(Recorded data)

■ ■ ■ ■ ■ ■ ■

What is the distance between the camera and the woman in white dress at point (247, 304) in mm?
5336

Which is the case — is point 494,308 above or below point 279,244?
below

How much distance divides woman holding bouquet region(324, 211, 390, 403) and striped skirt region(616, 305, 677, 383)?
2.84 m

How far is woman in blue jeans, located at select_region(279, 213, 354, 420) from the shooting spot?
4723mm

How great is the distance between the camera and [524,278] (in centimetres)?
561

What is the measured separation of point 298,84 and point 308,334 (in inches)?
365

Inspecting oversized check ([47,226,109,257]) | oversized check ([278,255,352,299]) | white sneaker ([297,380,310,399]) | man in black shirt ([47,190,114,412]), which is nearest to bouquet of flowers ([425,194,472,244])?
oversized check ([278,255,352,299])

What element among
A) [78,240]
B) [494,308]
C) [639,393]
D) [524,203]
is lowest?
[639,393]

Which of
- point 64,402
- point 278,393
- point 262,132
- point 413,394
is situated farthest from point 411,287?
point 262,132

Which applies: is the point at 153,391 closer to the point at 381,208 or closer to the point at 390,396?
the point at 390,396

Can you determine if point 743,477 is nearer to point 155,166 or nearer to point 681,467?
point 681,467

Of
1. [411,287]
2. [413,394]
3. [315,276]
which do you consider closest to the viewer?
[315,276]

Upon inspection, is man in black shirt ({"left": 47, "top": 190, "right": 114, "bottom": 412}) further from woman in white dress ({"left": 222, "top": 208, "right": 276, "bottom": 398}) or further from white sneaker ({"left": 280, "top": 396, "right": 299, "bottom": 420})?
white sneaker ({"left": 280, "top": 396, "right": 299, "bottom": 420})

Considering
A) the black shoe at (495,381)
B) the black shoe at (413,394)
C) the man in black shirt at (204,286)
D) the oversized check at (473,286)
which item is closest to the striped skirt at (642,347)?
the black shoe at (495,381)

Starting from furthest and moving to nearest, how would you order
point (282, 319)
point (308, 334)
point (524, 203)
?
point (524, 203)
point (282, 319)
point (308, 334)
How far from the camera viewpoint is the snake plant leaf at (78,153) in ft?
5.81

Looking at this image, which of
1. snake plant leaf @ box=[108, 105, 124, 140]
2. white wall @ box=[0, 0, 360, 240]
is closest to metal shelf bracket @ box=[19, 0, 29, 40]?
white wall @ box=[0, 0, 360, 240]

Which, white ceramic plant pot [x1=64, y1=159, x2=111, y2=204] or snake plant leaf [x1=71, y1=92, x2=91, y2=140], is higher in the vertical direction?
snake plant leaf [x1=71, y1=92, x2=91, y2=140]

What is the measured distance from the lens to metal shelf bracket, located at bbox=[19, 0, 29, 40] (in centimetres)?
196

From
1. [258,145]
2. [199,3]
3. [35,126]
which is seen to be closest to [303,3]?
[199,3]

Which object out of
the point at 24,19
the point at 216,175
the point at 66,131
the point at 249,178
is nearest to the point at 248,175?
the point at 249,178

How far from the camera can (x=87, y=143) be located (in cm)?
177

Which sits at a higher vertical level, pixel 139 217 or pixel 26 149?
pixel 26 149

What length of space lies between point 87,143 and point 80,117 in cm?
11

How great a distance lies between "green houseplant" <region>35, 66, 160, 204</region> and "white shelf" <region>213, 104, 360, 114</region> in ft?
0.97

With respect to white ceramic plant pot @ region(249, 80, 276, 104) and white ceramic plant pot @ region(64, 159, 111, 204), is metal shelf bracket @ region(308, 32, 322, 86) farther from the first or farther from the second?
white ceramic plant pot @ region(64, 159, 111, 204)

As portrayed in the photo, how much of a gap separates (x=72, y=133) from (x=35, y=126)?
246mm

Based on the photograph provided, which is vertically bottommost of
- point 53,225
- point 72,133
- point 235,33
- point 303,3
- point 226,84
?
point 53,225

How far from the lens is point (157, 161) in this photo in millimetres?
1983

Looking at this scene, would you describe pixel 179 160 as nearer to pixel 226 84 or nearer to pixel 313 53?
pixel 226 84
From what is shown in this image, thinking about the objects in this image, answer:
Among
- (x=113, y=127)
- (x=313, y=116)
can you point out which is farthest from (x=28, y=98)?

■ ■ ■ ■ ■ ■ ■

§ **Exercise objective**
All lines from the one containing "With respect to" through the end of the records, both ends included, are to be quoted exactly; please add nothing else.

§ **Finished task**
With respect to white ceramic plant pot @ region(249, 80, 276, 104) and white ceramic plant pot @ region(64, 159, 111, 204), is metal shelf bracket @ region(308, 32, 322, 86) farther from the first or farther from the second?
white ceramic plant pot @ region(64, 159, 111, 204)

As portrayed in the photo, how much of a gap separates (x=72, y=133) from (x=35, y=126)?
246mm

Based on the photograph provided, which is vertically bottommost of
- point 53,225
- point 72,133
- point 235,33
- point 303,3
- point 226,84
?
point 53,225

How far from the lens is point (157, 161) in this photo in millimetres?
1983

Looking at this scene, would you describe pixel 179 160 as nearer to pixel 226 84 or nearer to pixel 313 53?
pixel 226 84
From what is shown in this image, thinking about the objects in this image, answer:
Among
- (x=113, y=127)
- (x=313, y=116)
can you point out which is farthest from (x=28, y=98)?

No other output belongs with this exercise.